Extrait fourni –
-*-
Rapport de la Fédération Internationale des Droits de l’Homme sur l'Algerie

Publié le par chehla

Rapport de la Fédération Internationale des Droits de l’Homme sur l'Algerie

A l'occasion de l'examen du rapport de l'Algérie (CERD/C/362/Add.6, du 4 octobre 2001), devant le Comité pour l'élimination de la discrimination raciale, la Fédération internationale des ligues des droits de l'homme (FIDH) souhaite examiner la question de la conformité de la législation algérienne et de sa mise en oeuvre, avec la Convention internationale pour l'élimination de toutes formes de discrimination raciale (CIERD), en particulier pour ce qui a trait à la situation de la population amazighe.
-*-
Tâche à réaliser A –
Selon l'extrait consacré à l'Algérie, devant quel comité le rapport de l'Algérie est-il examiné ?
Tâche à réaliser B –
Reproduisez, dans l'extrait consacré à l'Algérie, le passage allant de "Publié le par" jusqu'à "la population amazighe.".
Tâche à réaliser C –
Rédigez la suite de l'extrait consacré à l'Algérie en reprenant après sa dernière phrase.
La liste ci-après constitue un matériau distinct de l'extrait consacré à l'Algérie.
-*-
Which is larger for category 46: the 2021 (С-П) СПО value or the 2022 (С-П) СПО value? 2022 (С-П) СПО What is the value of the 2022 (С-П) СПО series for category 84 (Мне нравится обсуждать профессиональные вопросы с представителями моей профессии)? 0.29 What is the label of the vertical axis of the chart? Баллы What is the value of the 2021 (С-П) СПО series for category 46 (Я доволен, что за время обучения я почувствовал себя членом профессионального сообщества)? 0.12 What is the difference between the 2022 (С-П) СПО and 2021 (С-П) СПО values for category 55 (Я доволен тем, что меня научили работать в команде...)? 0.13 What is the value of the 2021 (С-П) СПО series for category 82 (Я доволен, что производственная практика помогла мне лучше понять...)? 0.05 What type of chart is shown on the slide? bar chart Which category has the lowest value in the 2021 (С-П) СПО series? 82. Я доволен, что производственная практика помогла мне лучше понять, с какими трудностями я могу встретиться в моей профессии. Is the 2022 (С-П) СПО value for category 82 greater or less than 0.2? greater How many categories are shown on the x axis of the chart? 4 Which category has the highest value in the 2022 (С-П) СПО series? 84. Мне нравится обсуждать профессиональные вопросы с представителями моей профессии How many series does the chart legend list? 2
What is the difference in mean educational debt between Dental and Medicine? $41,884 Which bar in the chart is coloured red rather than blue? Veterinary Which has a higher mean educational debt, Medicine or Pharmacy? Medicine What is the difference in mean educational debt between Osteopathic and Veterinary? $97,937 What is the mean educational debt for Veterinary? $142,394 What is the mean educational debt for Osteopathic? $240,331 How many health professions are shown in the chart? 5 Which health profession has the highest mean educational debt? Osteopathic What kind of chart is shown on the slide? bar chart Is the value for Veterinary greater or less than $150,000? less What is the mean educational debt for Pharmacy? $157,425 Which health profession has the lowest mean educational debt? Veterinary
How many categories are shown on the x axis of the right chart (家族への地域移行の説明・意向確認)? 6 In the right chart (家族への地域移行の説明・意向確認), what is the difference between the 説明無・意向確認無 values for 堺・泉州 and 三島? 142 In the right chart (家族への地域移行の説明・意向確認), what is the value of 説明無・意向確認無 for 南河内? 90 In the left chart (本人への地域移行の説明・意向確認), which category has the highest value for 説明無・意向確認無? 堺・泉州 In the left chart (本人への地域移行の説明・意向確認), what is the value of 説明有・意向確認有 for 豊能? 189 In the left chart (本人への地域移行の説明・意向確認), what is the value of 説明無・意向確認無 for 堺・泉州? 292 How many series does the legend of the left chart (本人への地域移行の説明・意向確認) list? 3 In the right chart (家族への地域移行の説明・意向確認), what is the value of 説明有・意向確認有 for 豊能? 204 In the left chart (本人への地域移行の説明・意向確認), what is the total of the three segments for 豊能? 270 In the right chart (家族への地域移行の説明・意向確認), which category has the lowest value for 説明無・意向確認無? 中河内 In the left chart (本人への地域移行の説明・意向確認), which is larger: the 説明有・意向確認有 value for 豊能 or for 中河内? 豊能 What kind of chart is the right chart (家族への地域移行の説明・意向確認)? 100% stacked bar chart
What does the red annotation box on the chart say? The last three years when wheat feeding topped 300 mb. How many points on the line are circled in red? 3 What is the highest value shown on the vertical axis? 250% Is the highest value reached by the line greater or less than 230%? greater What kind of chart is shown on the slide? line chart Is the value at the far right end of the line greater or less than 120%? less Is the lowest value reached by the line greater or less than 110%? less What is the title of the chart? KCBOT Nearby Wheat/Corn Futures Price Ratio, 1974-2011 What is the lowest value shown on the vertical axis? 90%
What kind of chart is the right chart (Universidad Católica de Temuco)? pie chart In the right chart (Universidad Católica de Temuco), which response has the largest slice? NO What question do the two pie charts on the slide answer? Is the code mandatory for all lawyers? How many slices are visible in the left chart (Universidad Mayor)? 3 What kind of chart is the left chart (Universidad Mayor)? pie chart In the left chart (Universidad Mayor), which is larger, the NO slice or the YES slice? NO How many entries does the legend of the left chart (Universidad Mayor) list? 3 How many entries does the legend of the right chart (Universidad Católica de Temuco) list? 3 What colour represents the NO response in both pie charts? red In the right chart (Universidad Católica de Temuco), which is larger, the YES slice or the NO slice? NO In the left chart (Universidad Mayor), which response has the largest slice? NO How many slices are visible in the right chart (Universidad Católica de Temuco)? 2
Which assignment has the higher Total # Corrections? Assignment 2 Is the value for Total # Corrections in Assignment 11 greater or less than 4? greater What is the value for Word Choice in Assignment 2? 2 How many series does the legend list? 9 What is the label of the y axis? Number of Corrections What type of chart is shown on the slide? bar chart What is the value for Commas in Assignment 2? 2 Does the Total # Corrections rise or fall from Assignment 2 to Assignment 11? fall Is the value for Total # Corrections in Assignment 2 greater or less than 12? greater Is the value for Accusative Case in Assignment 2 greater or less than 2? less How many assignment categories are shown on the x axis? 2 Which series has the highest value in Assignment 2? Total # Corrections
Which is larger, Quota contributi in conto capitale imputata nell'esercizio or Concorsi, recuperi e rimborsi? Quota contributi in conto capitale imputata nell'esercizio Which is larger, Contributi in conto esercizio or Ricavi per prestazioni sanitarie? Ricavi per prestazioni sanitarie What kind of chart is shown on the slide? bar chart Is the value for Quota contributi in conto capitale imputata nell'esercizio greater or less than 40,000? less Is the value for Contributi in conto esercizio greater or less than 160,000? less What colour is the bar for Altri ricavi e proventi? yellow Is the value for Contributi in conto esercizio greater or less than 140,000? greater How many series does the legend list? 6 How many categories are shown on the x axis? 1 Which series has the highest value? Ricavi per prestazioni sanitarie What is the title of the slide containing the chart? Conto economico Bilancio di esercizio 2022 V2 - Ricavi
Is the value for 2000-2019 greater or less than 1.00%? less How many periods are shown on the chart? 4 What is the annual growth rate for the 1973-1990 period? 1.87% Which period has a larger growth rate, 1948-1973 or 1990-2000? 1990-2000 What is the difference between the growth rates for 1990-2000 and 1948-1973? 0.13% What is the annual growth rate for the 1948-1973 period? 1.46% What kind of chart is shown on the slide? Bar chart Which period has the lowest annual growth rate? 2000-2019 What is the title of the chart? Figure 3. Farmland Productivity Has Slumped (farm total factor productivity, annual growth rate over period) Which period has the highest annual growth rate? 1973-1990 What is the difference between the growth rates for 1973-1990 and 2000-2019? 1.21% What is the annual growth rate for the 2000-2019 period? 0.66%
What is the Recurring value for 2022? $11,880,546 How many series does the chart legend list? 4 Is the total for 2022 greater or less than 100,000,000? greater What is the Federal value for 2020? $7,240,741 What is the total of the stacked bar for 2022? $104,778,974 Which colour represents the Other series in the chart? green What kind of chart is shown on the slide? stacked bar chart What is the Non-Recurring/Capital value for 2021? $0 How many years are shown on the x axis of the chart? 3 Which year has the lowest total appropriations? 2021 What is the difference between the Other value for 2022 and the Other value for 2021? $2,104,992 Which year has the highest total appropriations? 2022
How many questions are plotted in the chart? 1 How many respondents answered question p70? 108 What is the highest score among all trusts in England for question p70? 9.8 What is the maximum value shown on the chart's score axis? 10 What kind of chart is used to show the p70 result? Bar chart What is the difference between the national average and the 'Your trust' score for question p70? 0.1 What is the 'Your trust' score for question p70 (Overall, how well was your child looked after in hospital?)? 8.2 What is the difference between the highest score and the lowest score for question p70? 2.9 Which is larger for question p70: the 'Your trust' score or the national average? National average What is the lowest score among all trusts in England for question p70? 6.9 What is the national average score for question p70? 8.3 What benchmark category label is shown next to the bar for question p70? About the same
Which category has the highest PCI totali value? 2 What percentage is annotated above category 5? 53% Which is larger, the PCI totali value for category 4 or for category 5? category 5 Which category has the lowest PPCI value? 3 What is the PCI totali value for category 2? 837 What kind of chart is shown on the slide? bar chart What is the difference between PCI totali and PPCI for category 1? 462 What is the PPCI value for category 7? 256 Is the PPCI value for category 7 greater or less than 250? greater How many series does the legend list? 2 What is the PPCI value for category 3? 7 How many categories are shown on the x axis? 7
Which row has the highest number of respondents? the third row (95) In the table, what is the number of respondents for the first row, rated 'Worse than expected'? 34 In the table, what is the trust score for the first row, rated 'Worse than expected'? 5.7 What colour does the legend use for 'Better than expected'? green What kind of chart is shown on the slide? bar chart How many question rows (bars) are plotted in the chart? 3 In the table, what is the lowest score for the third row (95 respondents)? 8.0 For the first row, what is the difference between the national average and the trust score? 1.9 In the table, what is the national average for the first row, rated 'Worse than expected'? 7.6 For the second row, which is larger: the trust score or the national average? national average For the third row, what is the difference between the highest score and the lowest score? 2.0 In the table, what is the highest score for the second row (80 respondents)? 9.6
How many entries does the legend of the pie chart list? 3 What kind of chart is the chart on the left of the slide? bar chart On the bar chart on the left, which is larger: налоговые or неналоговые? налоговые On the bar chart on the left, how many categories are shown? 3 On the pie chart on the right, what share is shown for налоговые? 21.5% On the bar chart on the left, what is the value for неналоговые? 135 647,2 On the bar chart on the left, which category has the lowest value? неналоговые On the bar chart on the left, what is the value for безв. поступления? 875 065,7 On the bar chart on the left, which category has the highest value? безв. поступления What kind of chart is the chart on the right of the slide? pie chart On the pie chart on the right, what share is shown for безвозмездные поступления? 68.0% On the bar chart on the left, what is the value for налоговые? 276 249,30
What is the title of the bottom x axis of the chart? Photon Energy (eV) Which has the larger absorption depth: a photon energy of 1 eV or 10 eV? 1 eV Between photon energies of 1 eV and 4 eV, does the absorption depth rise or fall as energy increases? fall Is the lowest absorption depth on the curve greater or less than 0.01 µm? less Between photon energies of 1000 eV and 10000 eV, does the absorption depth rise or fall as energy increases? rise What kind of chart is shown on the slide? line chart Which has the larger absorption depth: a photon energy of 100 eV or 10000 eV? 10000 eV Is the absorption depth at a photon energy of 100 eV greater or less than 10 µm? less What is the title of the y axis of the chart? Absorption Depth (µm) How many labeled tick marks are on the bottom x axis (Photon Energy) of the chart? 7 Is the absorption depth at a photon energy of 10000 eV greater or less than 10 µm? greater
-*-
Réponse attendue A –
Devant le Comité pour l'élimination de la discrimination raciale.

Réponse attendue B –
Publié le par chehla

Rapport de la Fédération Internationale des Droits de l’Homme sur l'Algerie

A l'occasion de l'examen du rapport de l'Algérie (CERD/C/362/Add.6, du 4 octobre 2001), devant le Comité pour l'élimination de la discrimination raciale, la Fédération internationale des ligues des droits de l'homme (FIDH) souhaite examiner la question de la conformité de la législation algérienne et de sa mise en oeuvre, avec la Convention internationale pour l'élimination de toutes formes de discrimination raciale (CIERD), en particulier pour ce qui a trait à la situation de la population amazighe.

Réponse attendue C –
Résumé :
Depuis l'indépendance de l'Algérie, la langue et la culture amazighes sont menacées par la politique de monolinguisme et de refus, sous les gouvernements successifs, de prendre en considération le pluralisme culturel et linguistique du pays. Cette politique a été un instrument de privation et de musellement de la population. Elle trouve ses racines dans la définition contemporaine de la nation algérienne, telle qu'elle figure dans les différentes constitutions du pays depuis l'indépendance. Son expression se retrouve dans plusieurs lois, dont la Loi sur la généralisation de la langue arabe, qui est entrée en vigueur le 5 juillet 1998. Cette politique dénie toute différence ou spécificité culturelle, autre que l'arabe et l'islam, portant atteinte aux droits et libertés fondamentales reconnus par les article 1, 5-c, 5-d et 5-e de la Convention internationale pour l'élimination de toute forme de discrimination raciale.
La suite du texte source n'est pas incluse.